__INSTRUCTIONS TO FOLLOW__.
Format the rows as a two-column CSV, starting with the line containing "In the scene showing" and going through the end of the rows. Use the headers "prompt" and "answer", give each row one line with its text and its answer, put each value in its own quoted field, and replace any line breaks with spaces.

----

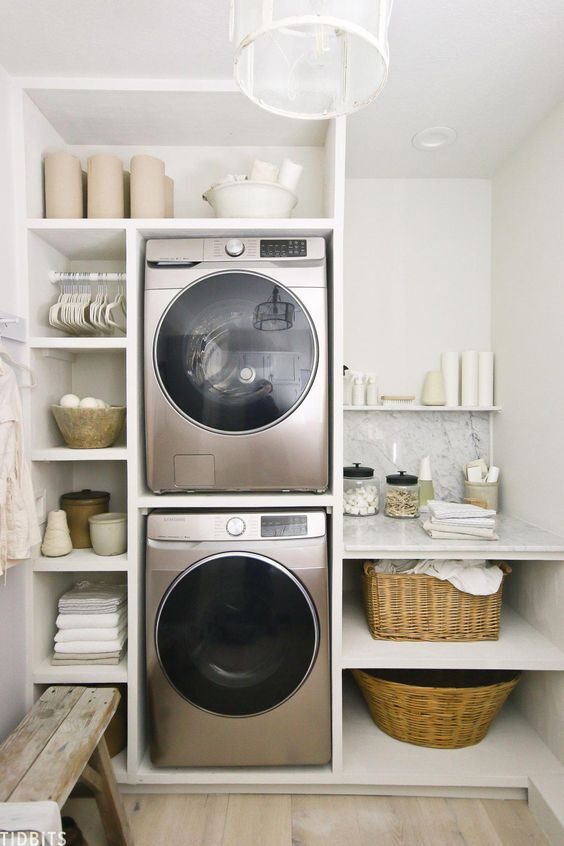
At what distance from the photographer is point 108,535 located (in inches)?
77.2

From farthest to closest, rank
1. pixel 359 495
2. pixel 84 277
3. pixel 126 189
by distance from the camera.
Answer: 1. pixel 359 495
2. pixel 126 189
3. pixel 84 277

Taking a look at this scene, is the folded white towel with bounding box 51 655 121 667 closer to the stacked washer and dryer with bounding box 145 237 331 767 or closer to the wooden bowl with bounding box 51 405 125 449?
the stacked washer and dryer with bounding box 145 237 331 767

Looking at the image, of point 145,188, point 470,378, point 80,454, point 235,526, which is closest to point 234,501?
point 235,526

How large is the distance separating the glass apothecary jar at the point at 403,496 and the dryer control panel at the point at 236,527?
1.70 feet

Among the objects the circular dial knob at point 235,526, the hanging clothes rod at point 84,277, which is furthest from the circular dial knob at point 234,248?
the circular dial knob at point 235,526

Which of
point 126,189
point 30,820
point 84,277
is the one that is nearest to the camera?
point 30,820

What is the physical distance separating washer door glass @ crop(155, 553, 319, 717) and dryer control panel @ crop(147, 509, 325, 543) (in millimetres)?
75

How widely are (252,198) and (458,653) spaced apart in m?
1.71

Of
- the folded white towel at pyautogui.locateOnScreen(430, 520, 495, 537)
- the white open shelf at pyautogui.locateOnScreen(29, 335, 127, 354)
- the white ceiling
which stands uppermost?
the white ceiling

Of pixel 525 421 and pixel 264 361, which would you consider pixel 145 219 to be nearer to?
pixel 264 361

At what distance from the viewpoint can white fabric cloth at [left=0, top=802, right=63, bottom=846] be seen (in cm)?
121

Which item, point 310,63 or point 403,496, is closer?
point 310,63

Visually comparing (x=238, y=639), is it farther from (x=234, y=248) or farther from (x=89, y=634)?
(x=234, y=248)

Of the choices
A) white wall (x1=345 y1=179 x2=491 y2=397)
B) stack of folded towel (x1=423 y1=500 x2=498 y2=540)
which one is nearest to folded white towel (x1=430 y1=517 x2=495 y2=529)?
stack of folded towel (x1=423 y1=500 x2=498 y2=540)
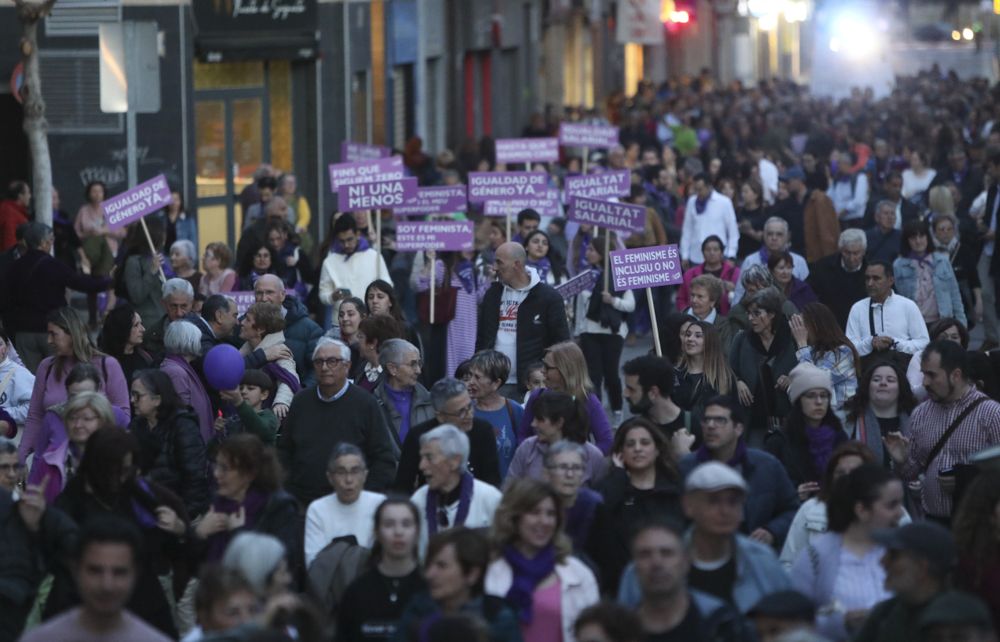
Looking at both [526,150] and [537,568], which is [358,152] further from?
[537,568]

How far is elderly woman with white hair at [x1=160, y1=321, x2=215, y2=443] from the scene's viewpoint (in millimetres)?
11227

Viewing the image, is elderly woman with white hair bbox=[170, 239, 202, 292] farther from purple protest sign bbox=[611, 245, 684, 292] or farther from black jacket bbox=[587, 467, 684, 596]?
black jacket bbox=[587, 467, 684, 596]

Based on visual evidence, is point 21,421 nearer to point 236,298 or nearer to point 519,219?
point 236,298

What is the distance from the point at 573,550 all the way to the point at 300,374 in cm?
496

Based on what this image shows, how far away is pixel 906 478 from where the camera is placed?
10.4 meters

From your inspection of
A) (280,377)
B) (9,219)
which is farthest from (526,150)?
(280,377)

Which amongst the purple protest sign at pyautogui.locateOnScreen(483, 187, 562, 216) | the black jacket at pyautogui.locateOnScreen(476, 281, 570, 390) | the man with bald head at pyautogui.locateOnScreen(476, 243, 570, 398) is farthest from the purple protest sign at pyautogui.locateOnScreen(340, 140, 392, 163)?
the black jacket at pyautogui.locateOnScreen(476, 281, 570, 390)

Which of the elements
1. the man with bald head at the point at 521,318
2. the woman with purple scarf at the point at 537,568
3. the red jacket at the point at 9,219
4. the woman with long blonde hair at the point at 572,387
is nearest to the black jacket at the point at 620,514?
the woman with purple scarf at the point at 537,568

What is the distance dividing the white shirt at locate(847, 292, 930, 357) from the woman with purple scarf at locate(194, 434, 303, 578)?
5037mm

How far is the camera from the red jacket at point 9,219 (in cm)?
2042

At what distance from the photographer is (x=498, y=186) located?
19047mm

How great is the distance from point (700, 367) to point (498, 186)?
24.6ft

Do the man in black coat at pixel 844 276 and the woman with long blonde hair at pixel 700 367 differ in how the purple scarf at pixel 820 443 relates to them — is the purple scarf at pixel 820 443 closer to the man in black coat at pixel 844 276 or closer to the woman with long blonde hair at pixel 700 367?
the woman with long blonde hair at pixel 700 367

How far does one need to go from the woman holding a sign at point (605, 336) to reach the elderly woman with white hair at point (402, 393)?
463 cm
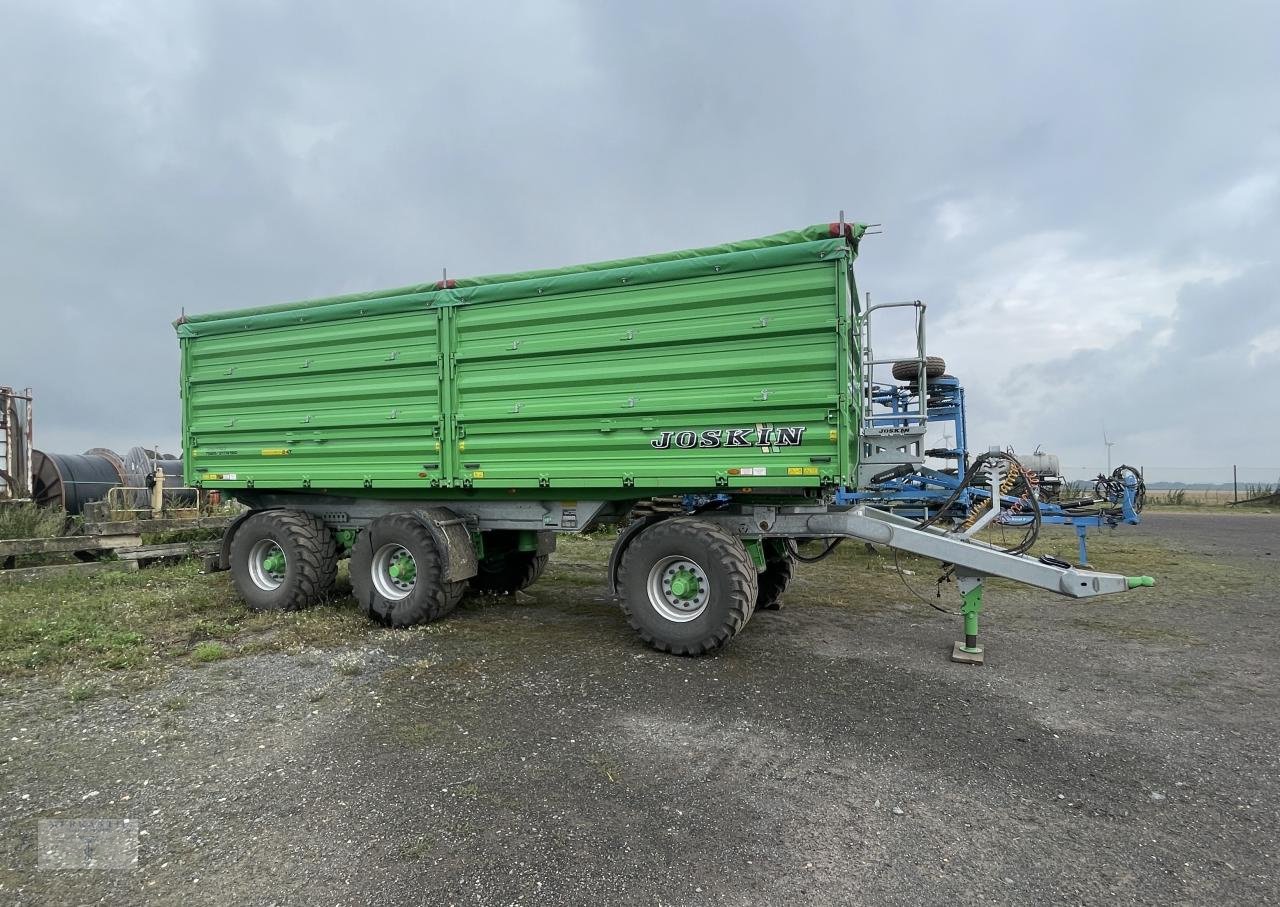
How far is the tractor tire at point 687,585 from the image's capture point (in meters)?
5.32

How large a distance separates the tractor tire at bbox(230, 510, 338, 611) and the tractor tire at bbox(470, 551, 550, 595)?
65.2 inches

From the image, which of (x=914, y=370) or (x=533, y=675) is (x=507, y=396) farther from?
(x=914, y=370)

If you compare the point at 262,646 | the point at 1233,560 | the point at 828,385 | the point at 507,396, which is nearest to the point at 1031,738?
the point at 828,385

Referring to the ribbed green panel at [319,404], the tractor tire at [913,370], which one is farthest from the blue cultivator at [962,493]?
the ribbed green panel at [319,404]

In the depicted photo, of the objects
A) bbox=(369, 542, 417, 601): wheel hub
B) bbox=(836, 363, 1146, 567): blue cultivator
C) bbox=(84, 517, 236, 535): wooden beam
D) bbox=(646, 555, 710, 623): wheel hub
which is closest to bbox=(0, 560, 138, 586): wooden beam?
bbox=(84, 517, 236, 535): wooden beam

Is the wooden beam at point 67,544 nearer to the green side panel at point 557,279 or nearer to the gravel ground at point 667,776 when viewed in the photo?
the green side panel at point 557,279

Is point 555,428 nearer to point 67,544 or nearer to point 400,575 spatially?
point 400,575

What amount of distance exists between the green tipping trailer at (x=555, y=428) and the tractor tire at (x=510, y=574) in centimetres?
6

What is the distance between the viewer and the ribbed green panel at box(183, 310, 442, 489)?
22.1 feet

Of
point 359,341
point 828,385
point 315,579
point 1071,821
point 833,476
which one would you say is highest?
point 359,341

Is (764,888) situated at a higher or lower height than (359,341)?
lower

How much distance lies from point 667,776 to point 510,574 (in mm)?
5061

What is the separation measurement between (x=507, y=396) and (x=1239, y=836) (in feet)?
18.0

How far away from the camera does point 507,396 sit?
251 inches
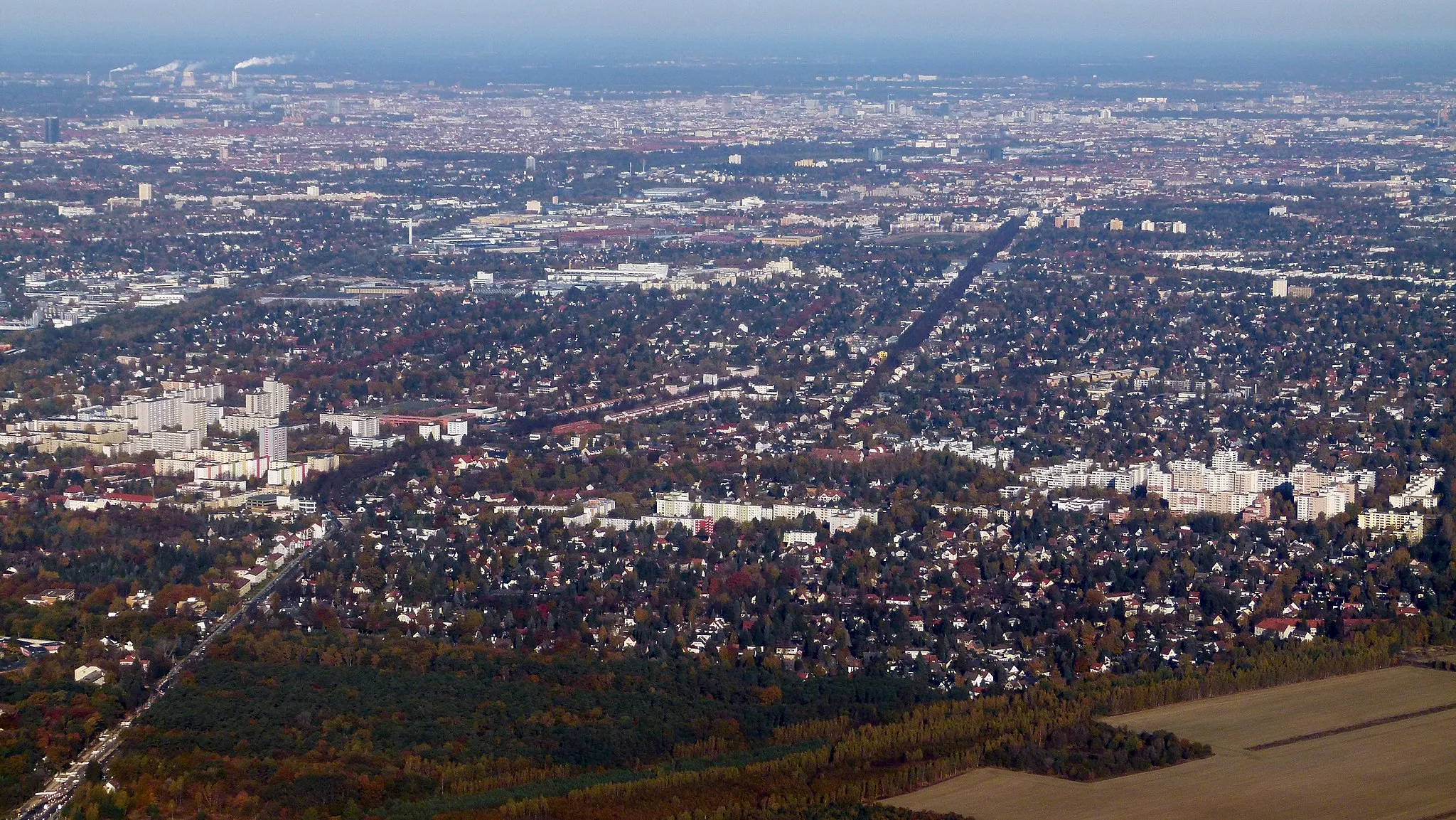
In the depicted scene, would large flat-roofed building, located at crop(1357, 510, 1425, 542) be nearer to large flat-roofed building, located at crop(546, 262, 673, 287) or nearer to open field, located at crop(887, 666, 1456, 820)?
open field, located at crop(887, 666, 1456, 820)

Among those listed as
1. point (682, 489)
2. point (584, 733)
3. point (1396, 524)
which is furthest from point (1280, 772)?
point (682, 489)

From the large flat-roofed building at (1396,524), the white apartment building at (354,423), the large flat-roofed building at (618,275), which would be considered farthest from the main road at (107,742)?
the large flat-roofed building at (618,275)

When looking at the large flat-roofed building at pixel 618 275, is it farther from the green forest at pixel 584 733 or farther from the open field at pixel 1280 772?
the open field at pixel 1280 772

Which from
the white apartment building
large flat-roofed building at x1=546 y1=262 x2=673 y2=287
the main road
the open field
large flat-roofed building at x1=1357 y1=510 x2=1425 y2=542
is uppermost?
the open field

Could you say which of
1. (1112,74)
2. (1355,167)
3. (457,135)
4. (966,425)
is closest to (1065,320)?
(966,425)

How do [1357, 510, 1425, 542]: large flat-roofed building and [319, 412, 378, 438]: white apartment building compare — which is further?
[319, 412, 378, 438]: white apartment building

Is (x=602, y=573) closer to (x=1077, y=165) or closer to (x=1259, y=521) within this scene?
(x=1259, y=521)

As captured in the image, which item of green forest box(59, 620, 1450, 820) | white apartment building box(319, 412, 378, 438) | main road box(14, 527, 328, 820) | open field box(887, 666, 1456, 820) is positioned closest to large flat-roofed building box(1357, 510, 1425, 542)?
green forest box(59, 620, 1450, 820)
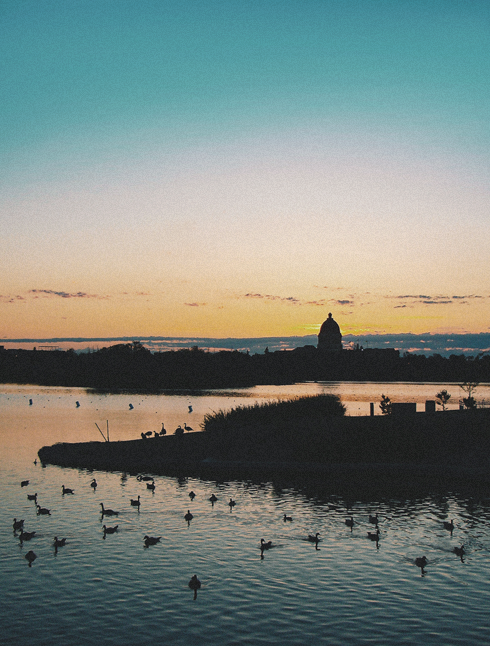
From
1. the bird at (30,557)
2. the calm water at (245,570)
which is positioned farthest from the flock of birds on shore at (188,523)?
the calm water at (245,570)

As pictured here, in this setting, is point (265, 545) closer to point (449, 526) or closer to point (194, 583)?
point (194, 583)

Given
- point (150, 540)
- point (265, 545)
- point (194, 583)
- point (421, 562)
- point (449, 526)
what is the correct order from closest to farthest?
point (194, 583), point (421, 562), point (265, 545), point (150, 540), point (449, 526)

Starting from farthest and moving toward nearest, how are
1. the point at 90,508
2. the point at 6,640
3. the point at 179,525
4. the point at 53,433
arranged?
the point at 53,433 → the point at 90,508 → the point at 179,525 → the point at 6,640

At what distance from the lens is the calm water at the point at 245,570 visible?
49.9ft

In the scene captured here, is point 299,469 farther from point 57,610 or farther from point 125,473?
point 57,610

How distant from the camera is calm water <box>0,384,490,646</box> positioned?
1521 cm

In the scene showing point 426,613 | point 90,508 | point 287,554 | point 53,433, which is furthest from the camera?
point 53,433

----

__FULL SOLUTION__.
prompt,answer
"In the scene showing point 426,613 | point 90,508 | point 287,554 | point 53,433, which is furthest from the camera?","point 53,433"